9/03/2012 0 Comments A+ a-

Udah baca postingan sebelumnya disini? Kalo belum baca aja dulu.
Kalo udah baca, langsung aja, lanjuuuutt ceritanya.....

Saat Kuliah 
Aku menerima telepon dari seseorang yang mengaku ia adalah temen SD-ku dulu, dari SD Benowo II. Selama beberapa hari kita ngobrol-ngobrol via telepon itu. Sejujurnya sih, aku ga inget sama sekali siapa dia itu. Aku juga gak tau dapet darimana nomerku, sepertinya saat itu dia ga mau bilang. 

Dalam salah satu teleponnya, tiba-tiba dia bilang kalo aku dulu itu nangisan. Tapi, aku ga ngerasa itu. Emang sih, aku itu bukan cewek tegar yang gak pernah nangis. Tapi, rasae aku jarang banget nangis di depan orang lain. Jadi aku Tanya aja, “ha? Nangisan? Masak seh?”. Dan sepertinya dia bingung menjawab. 

Gak lama, temenku ngenalin seorang cowok ke aku. Katanya sih, cowok ini dulu 1 SD sama aku, SDN Benowo II. Pas kita ketemuan dia bilang juga kalo aku itu dulu nangisan (ga tau juga apakah yang di telepon ama yang ini itu adalah orang yang sama. Soalnya aku ga Tanya). Reaksiku juga sama seperti aku menjawab telepon sebelumnya. Terus dia bilang: 

“ masa’ seh ga inget?” 
“nggak”, jawabku datar 
“Dulu itu rame lho, sampe dipanggil ke kantor. Dulu itu ada si A,B… (dia sebutin nama temen-temennya yang aku lupa sapa aja)” 
“ha? Gak inget.”, jawabku setengah terbengong-bengong. 
Setelah itu, dia ga nerusin pembicaraan ini dan ganti topik pembicaraan. Oh iya, sejujurnya aku juga gak inget sapa cowok ini.  Dan, ternyata pertemuan itu ga ada lanjutannya sampe sekarang

Jadi bingung, sebenernya ada apa sih waktu itu? Masa’ aku sampe nangis di depan orang lain,,, dan dipanggil ke kantor? Emang ada ya kejadian kayak gt? Emang sih, dulu beberapa saat setelah pindah sekolah aku masih sering main ke sekolahku yang dulu. Tapi, aku juga gak begitu inget kenapa kok aku jadi gak pernah maen lagi ke SD ku yang sebelumnya.

··········

▶ **PERMINTAAN TERTULIS**: Lanjutkan cerita di atas tentang kenangan SD yang terlupakan, mulai setelah kalimat terakhirnya.

▶ **DATA YANG DIBERIKAN**:

··········

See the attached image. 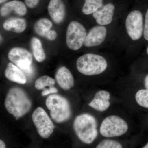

··········

▶ **HASIL LATIHAN**:
Itu adalah 2 kejadian yang sampe sekarang masih menjadi tanda tanya. Karena, aku gak ngerasa ortuku pernah menyinggung pembicaraan yang ada hubungannya dengan 2 kejadian itu. Apalagi kejadian yang kedua, harusnya ortuku tau kan? Tapi, kenapa mereka ga pernah mbicarain itu? Oke, orangtuaku itu tipe orang tua yang akan menyembunyikan informasi yang buat anaknya galau. Mungkin saja itu alasannya. 

Beberapa orang yang memberiku informasi itu, aku rasa mereka juga ga bohong. Apa gunanya coba mereka bohong? Apalagi yang mereka bicarakan itu 2 kejadian yang berbeda. Tapi, apa iya dulu itu aku sebegitunya ya? Rasanya, pas kecil itu aku lumayan ga lemah-lemah amat ama cowok. Pernah juga aku nendang “itu”-nya gara-gara dia nggodain aku ama temenku, dan saat itu aku yang kelaparan sebel karena dihalangi mereka waktu mau beli jajan. What happen sebenarnya? 

Entahlah. Sampai sekarang sih, meskipun aku cukup penasaran tapi sepetinya itu bukan hal yang terlalu penting untuk dicari tahu. Mungkin , memang untuk saat ini masih lebih baik untuk tetap menjadi misteri.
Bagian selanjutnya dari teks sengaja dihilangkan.